So this is a login to system admin, just define your fail login attempts and set an extreme long lockout.
Also if this is a common username like "admin" or "administrator" do NOT use these. You can delete "admin" account from the fortios cfg by creating a new admin with super-user then logging in with new user and rename "admin" and delete "admin"
And lastly , do not use port 22 for ssh and a untrust service.
here's what we do;
config sys global
set admin-login-max 100 set admin-lockout-duration 2147483647 set admin-lockout-threshold 10 set admin-scp enable set admin-server-cert "vpn1" set admin-ssh-port 2022end Other actions you can do; Ensure you have trust host sets and use MFA for logins.
Seems since this last response/question was asked in 2021 and has no replies, the answer would be "Nope"?
I've been getting an ip from the China ISP hitting my firewall with a constantly running script thats been trying to do an SSH login for a few weeks now. Its trying to login with a non-existent admin login, but still want to block the login attempt from happening.
There really is no way (short of changing ssh port#) to prevent the firewall from even bringing up a login prompt to blacklisted IPs or blocks of IPs? We have Admin accounts restricted to trusted hosts only, but looking to harden further and stop our firewall from being hammered by these constant login attempts
I'm researching setting up the local-in-policy It seems this can be set up (via CLI only?) to do what I am looking for?
You can configure an "anomaly detection" sensor and apply it to the security policy that allows SSH traffic. Within the anomaly sensor, you can define the parameters to consider an SSH brute force attack and take actions like blocking the IP. FortiGate's Intrusion Prevention System (IPS) includes predefined signatures to detect SSH brute-force attacks. Apply the IPS sensor to the security policy controlling your SSH access. Manually add offending IP addresses to an address object and set it to be "blocked" in the appropriate policy. This approach is not dynamic but can be useful for known malicious IP addresses. You can also set up a DoS policy to limit the number of SSH connections per second from an IP address.

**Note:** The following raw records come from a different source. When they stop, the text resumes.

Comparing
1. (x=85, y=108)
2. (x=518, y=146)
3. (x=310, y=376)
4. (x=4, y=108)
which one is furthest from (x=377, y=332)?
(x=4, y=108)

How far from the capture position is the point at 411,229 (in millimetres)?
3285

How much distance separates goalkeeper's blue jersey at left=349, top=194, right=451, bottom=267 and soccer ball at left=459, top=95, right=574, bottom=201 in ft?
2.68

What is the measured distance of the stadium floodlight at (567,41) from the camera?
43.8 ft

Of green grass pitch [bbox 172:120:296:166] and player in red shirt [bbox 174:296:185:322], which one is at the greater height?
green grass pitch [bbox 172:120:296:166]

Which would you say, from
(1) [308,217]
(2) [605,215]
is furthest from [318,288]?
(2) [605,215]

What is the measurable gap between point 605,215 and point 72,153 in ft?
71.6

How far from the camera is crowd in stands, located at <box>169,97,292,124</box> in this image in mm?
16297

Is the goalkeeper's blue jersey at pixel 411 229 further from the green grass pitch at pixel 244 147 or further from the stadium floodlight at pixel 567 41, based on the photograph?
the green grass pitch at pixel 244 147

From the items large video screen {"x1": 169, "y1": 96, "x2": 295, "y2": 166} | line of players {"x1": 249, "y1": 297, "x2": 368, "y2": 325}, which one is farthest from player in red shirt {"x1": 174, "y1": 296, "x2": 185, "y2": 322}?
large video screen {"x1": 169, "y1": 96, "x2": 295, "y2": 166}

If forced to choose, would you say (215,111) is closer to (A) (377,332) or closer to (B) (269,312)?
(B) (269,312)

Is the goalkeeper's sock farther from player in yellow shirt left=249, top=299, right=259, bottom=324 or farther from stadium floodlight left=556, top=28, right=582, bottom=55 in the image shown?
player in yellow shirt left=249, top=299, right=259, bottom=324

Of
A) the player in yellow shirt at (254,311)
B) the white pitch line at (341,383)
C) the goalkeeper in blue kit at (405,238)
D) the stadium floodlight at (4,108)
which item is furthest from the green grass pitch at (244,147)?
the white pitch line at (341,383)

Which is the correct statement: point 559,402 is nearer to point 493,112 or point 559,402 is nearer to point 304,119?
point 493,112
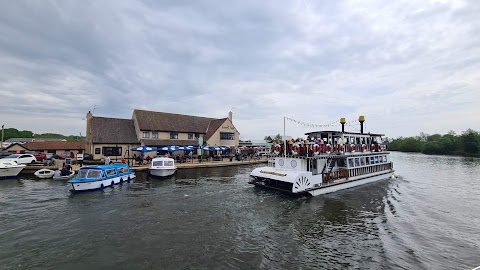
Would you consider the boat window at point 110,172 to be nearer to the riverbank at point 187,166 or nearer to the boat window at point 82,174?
the boat window at point 82,174

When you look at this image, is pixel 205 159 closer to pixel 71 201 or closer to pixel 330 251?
pixel 71 201

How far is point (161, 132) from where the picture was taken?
132 ft

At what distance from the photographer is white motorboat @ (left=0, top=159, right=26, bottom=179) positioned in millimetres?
23038

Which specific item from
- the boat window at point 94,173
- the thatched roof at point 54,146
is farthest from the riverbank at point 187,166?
the thatched roof at point 54,146

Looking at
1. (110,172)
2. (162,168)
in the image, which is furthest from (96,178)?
(162,168)

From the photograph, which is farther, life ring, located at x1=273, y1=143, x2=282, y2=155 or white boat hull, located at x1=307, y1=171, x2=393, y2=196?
life ring, located at x1=273, y1=143, x2=282, y2=155

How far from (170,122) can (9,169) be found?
22862mm

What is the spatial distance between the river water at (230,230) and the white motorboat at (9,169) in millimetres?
5238

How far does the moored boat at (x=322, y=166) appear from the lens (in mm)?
18359

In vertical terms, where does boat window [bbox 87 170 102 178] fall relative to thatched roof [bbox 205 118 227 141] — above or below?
below

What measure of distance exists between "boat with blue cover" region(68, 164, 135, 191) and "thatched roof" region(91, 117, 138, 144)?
14.8 meters

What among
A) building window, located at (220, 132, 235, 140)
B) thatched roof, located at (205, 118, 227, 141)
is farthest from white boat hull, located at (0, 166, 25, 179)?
building window, located at (220, 132, 235, 140)

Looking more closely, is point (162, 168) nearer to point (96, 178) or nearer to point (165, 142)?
point (96, 178)

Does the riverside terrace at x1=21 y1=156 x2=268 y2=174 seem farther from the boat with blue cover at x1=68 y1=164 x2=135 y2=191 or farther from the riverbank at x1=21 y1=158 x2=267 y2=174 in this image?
the boat with blue cover at x1=68 y1=164 x2=135 y2=191
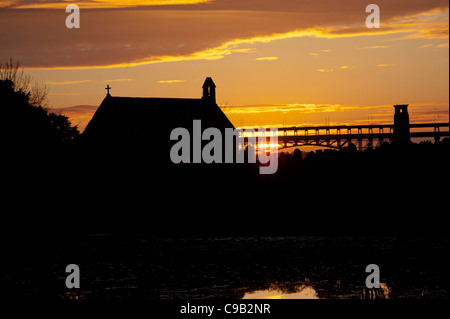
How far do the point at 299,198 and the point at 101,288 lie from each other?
23652 mm

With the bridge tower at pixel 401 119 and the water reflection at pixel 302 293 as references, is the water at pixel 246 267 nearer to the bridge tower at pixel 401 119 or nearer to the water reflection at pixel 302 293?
the water reflection at pixel 302 293

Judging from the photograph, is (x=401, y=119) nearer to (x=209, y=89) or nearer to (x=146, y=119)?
(x=209, y=89)

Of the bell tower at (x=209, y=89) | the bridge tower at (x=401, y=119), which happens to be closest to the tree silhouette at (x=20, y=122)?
the bell tower at (x=209, y=89)

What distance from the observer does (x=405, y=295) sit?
1582 centimetres

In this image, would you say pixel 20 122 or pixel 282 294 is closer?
pixel 282 294

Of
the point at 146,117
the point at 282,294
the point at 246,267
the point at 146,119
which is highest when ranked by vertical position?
the point at 146,117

For Anamoly Detection, Configure the sensor to detect SSH brute force attempts. You may set the threshold for the number of attempts and the action to take when the threshold is exceeded. Apply this sensor to the security policy that controls SSH access. For IPS sensor, Under IPS Sensors, edit the sensor applied to your SSH policy or create a new one. Enable the signatures related to SSH brute-force attacks. Apply the IPS sensor to the security policy that allows SSH access. Create a new DoS policy where the service is set to SSH. Set the Action to Rate Limit and define the maximum allowable rate.